The US would initially like to see the crisis to escalate so that a new political order, that is constitutional and democratic in form, would emerge in Yemen as well as other Arab countries. Although the US is backing the GCC countries in their fight against the Houthis and other militant groups in Yemen, but this seemingly is a policy to push these countries deeper into the conflict so as to expose weaknesses of these states and regimes, in order to attract the democratic groups to exploit the situation and trigger another Arab Spring. Against this backdrop, US policy is sound and may bring relative stability in the final analysis.
Ironically, Muslim countries apart from Pakistan and Turkey, have failed to play any worthwhile role in resolving the Yemen crisis and reconciling the Arabs and Iranians. The Organization of Islamic Countries (OIC) has completely failed to even discuss the issue or offer a solution. With such deep sectarian divisions among Muslims, it would be very difficult to bring them together to a negotiated settlement of the issue and related problems. Powers like the US must play their role to end the crisis.

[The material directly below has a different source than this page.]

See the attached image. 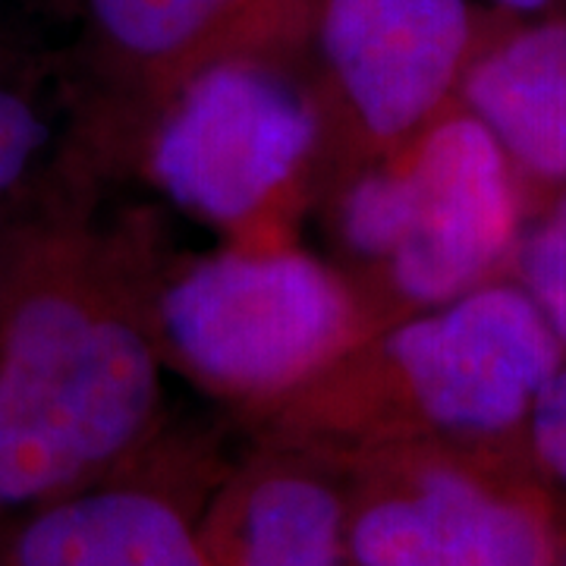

An interesting situation emerged after the US-led west successfully brokered a nuclear deal with Iran recently. Under the deal Iran would prove that its nuclear programme is only for peaceful, civilian purposes and it would not develop centrifuges and would not indulge in weaponsgrade enrichment of nuclear material. However, the deal may not have an impact on Iran’s Middle East policy of supporting the Shiites, including the Houthi militants as it is a matter of the state’s cultural policy rather the very raison d’être of the Iranian state. On its part the West may also have no problems with the pro-Shiite Iranian policy and would like to use it as a check on the extremist Sunni regimes of the region.
Conflicts and crisis are becoming deeper in the Middle East and entire Muslim world. The Yemen crisis represents the situation. No adequate solution can be found unless a realistic analysis of the conflicts and crisis is done. It would show that undemocratic and unrepresentative regimes and their personal and family oriented policies are fundamentally responsible for different conflicts in the Middle East. How can the situation be rectified? The answer is an intellectual revolution in Muslim world.
The writer holds a doctoral degree in International Relations and is an expert on South Asian, Middle Eastern and Af-Pak regions.